The latter is a phrase devised by an African American poet.
""To Be Young, Gifted and Black" is a song by Nina Simone with
lyrics by Weldon Irvine. It was written in memory of Simone's late
friend Lorraine Hansberry." (Wikip)
Nina Simone was one of the greatest activist-artists of the Civil
Rights Era, Lorraine Hansberry was the first African American
(woman?) playwright to have a play (*A Raisin in the Sun*) produced
on Broadway. "A raisin in the sun" is an image from the leading
poet of the Harlem Renaissance, Langston Hughes.
There's a celebrated recording of the song by Aretha Franklin, and
one of her albums is named for it.
So the answer to your wondering is, they embrace it.
Of course they do. So why does "You're free, white and twenty-one"
cause (imaginary) "offence"? Who is being offended? Why aren't we
allowed to say what other people are allowed to say?
Apropos of nothing, it was the "Bob and Marcia" version that was the
UK hit, around about the "coffee coloured people by the score" period
of the 1970s. This problem drives educated ethnic-minority people
bonkers: people leaping at the chance to be "offended" on their behalf
- where no offence is intended and where no offence is taken.
"To Be Young, Gifted and Black is where it's at": pride and respect.
"To Be Young, Gifted and White is where it's at": insult and bigotry?
Times change.

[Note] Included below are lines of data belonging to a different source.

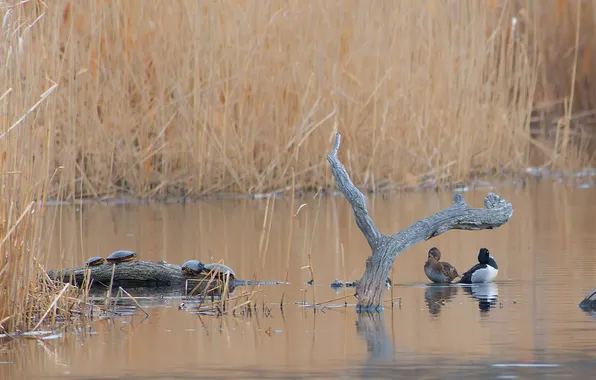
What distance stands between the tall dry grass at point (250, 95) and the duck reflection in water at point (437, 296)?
516cm

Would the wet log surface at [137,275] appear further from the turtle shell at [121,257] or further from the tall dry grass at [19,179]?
the tall dry grass at [19,179]

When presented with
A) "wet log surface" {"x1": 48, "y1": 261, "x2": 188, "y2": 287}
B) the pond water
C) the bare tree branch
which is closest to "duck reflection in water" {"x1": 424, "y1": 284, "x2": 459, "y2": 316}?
the pond water

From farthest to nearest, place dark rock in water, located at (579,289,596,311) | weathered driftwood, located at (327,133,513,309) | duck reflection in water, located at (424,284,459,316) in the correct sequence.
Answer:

When Nina Simone wrote her song, racist speech was
commonplace and widely accepted - her song was indeed a response and
retaliation to it. Racism is less acceptable now - even if it is still
true that 'being white' (or 'not being black') confers some advantages.
So while it is true that your friend's being white won't harm her
prospects of advancement, it would probably be politic and tactful to
express this more circumspectly than as a slogan or motto. It certainly
isn't a birthright any more.
Your choice of the word 'free' is interesting. What prompted you to
mention it? Is 'not free' something that affects people in your culture
or circle of acquaintances? If so, in what ways?
It's a set piece. "Free, white, and 21" is the phrase.
Post by Whiskers
Presumably, 21 is the age of majority where you are.
It's not about "advancement", by the way. It's a phrase that is
intended to mean "You can make your own decisions". All of the
conditions (not free, not white, not 21) implied restrictions on a
person from doing what they want.
When it was used, it was used when someone asked if they could do
something and the reply was to indicate that they could do it if they
wanted to. For example, the question "Do you think I should grow a
beard?" might elicit that as a response.